Location
- Rookery Avenue Ashton-in-Makerfield, Greater Manchester, WN4 9PF England
- Coordinates: 53°28′57″N 2°38′25″W﻿ / ﻿53.4824°N 2.6403°W

Information
- Type: Voluntary aided school
- Religious affiliation: Roman Catholic
- Local authority: Wigan
- Department for Education URN: 106540 Tables
- Ofsted: Reports
- Head teacher: Mark Dumican
- Gender: Coeducational
- Age: 11 to 16
- Website: http://www.arrowsmith.wigan.sch.uk/

= St Edmund Arrowsmith Catholic High School, Ashton-in-Makerfield =

St Edmund Arrowsmith Catholic High School is a centre of secondary education in Ashton-in-Makerfield in the Metropolitan Borough of Wigan, Greater Manchester, England. It has around 1200 pupils and is a Leading Edge school. It is also the first Secondary School in the Wigan Borough to receive the Green Flag Award.
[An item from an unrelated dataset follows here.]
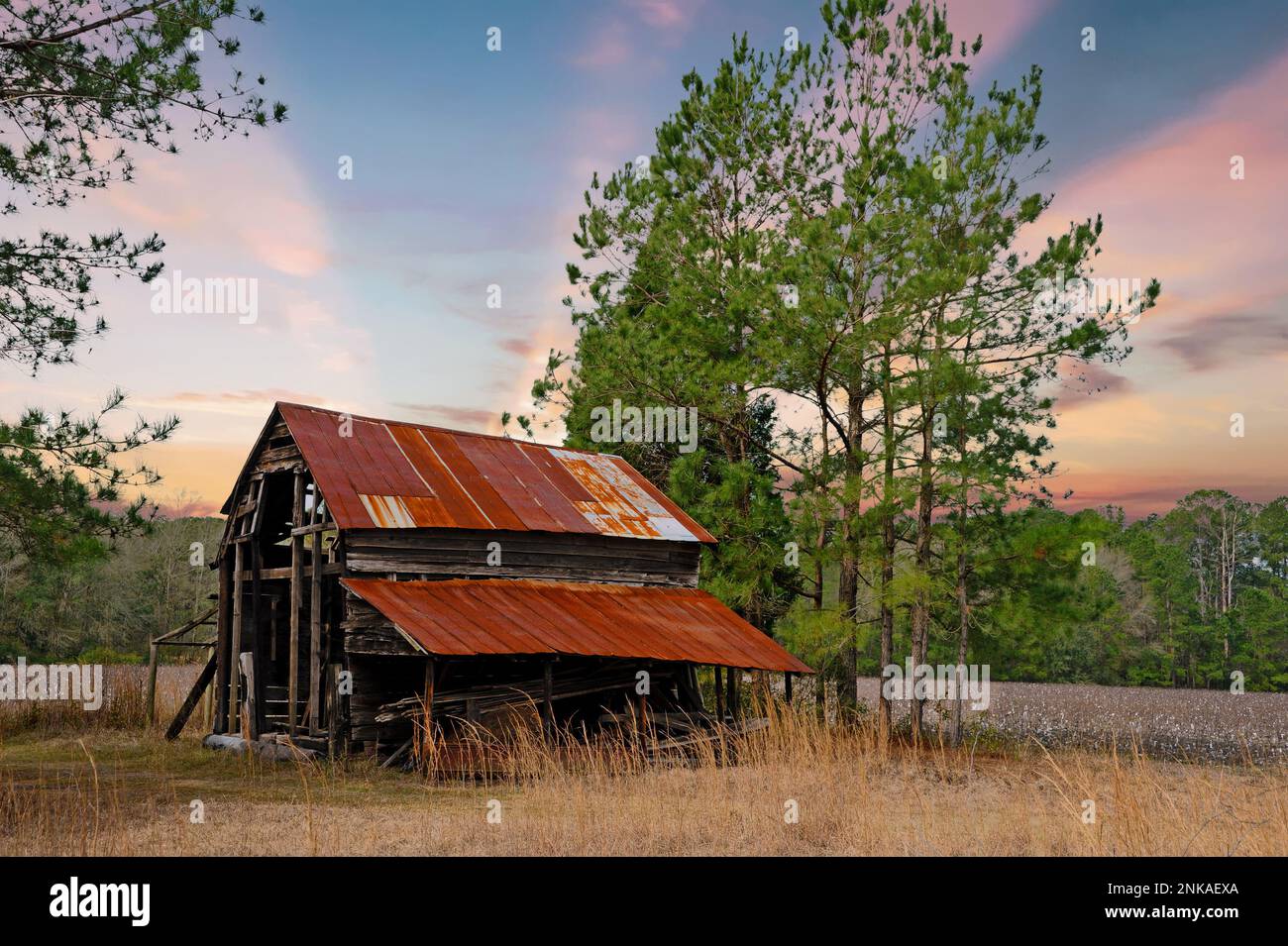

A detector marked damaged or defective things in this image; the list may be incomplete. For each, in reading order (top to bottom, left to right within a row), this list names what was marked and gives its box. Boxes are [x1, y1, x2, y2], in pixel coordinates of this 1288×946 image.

rusty tin roof [273, 404, 713, 543]
rusty tin roof [337, 578, 808, 674]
It is in the Catholic parish of St Oswald's with most pupils coming from Haydock English Martyrs Catholic Primary School Haydock, Sacred Heart Catholic Primary School, Hindley Green, St Oswald's Catholic Primary School, Ashton, St Benedicts Catholic Primary School, Hindley, and other schools in the boroughs of Wigan and St Helens. Mr. Dumican is the headmaster of the school. The school opened on 21 August 1961 and was formerly known as 'Blessed Edmund Arrowsmith.' It celebrated its Golden Jubilee of 50 years at a mass held at the Liverpool Cathedral on 29 June 2011.
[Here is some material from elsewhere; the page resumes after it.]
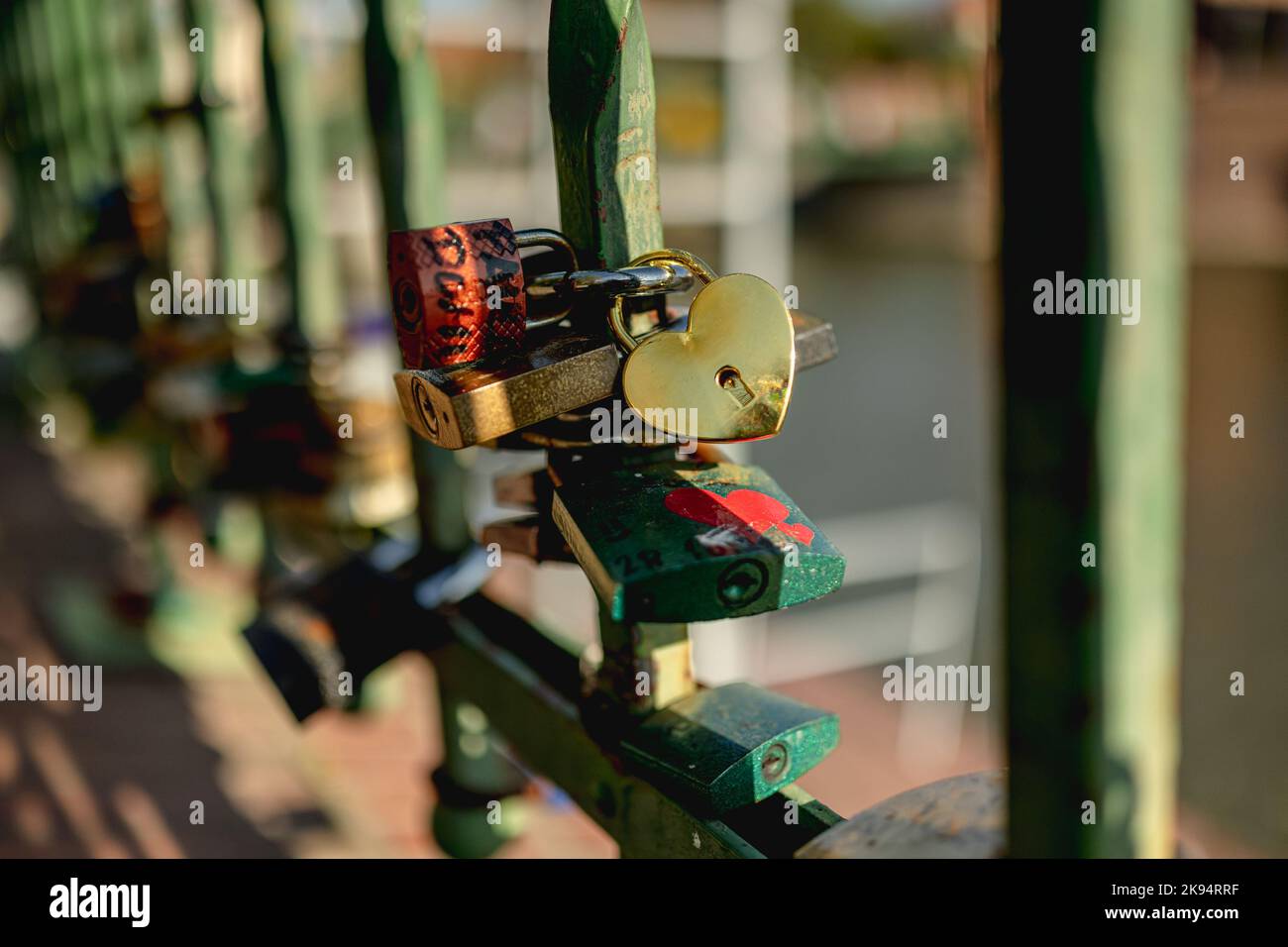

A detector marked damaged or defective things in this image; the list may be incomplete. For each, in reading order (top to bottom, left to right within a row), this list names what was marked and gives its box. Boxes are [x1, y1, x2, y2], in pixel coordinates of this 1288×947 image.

rusty metal surface [793, 773, 1004, 860]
Edmund Arrowsmith (c. 1585 – 28 August 1628) was canonised in 1970 as one of the Forty Martyrs of England and Wales. He was born in Haydock, Lancashire.

==Notable former pupils==

- Jennifer James (b. 1977) - actress, Coronation Street
- David McIntosh (b. 1985) - television personality, Gladiators star Tornado.
- Joe Burgess (b. 1994) - rugby league player, Wigan Warriors
- Oliver Gildart (b. 1996) - rugby league player, Hull Kingston Rovers
- Luke Thompson - rugby league player, St Helens R.F.C.